Tackling the adverse environmental impacts of wind farms can be more complex and less uniformly since they are very much site specific. Nevertheless, the following generic suggestions could be adopted. With regards to the noise, this can be mitigated by insulating the nacelle that contains the mechanical parts and by setting the wind farms at a certain distance away from residential areas. For the land use issues, abiding the guidelines and policies and including the local stakeholders early in the wind farm project development can be really helpful. Aviation species issues can be more complex and the need of experts such as ornithologists should be sought as the mitigation measures vary by sites and species but as a rule of thumb important zones of conservation and sensitivity areas must be avoided.

Concerning the anthropogenic environment impacts, proper siting of wind farms could also help again interference with radars and communication signals. Thus, national and local authorities should include a various range of stakeholders like the Environment Agency, the National Grid, the Ministry of Defense, the Civil Aviation Authority and of course representatives of the local citizens and nongovernmental associations during planning.

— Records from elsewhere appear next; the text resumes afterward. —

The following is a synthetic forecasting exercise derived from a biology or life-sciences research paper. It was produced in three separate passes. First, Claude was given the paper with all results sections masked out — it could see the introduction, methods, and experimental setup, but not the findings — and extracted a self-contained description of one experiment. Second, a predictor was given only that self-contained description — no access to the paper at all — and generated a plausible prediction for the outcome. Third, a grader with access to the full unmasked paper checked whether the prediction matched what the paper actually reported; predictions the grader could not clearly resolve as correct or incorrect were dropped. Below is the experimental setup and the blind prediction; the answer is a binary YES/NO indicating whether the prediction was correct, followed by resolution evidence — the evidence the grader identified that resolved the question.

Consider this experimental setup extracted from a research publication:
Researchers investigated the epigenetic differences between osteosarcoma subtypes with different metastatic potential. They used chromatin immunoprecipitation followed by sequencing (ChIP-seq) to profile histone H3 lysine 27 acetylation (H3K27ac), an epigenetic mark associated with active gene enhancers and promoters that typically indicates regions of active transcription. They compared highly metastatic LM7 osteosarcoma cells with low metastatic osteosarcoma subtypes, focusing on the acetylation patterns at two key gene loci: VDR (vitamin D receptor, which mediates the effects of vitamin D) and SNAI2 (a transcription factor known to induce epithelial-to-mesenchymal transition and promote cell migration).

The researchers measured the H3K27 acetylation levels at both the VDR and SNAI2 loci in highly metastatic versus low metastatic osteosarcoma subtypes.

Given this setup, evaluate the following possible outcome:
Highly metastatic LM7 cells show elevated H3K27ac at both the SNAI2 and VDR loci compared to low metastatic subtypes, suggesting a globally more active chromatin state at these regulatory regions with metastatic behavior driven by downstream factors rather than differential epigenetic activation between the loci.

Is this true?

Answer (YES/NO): NO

For both the natural and anthropogenic impact, proper design and location can help to avoid any potential problems, but if the “perfect place” cannot be found or issues are realised after the wind farms have been installed, there is a variety of solutions that could be applied but these should always be balanced against cost implications. To this point, early stakeholder involvement can be the key as the cost of retrofitting gets higher the closer the project comes to an end. So although the Government has all the infrastructure in place to protect local habitants of an area, it seems that it lacks insights and link with local communities, highlighting the gap between national and local planning and implementation. But EIA is not enough, because there are “hidden” environmental impacts from using wind power, which can only be demonstrated through new scientific methods, such as LCA. The majority of the environmental impacts identified from the LCA approach could probably be mitigated by using alternative materials so as to avoid the ones that are or will become scarce. For example, very strong, low cost, environmental friendly, permanent magnets could be manufactured by iron nitride Fe16Ni2, alleviating the need for rare earth inputs, such as neodymium (University of Minnesota 2010). For more common but high demand materials, like steel, apart from their substitution by other materials, a more efficient manufacturing design can be developed, minimising the material inputs requirements to the production system (Allwood and Cullen 2012).

Nevertheless, the wind farm development boom is happening now and the toxicity brings up the concern whether we create one problem (water poisoning and ecosystem deterioration) in our effort to solve another one (climate change). The scarcity of materials on the other hand is connected with economic problems, security of supply and potential increase of greenhouse gas emissions due to the increased transportation and raw material acquisition processes that have to be implemented to make up for the demand.

Therefore, the issues highlighted by studying the development of wind energy farms should be taken into account and involvement of all the relevant actors should be sought at first place. Furthermore, the planners and developers should always keep themselves updated for the solutions that science and engineering advances offer and use their imagination for developing the answers to the questions that will arise. For example, what will happen if climate change is dethroned from the top of the environmental challenges agenda?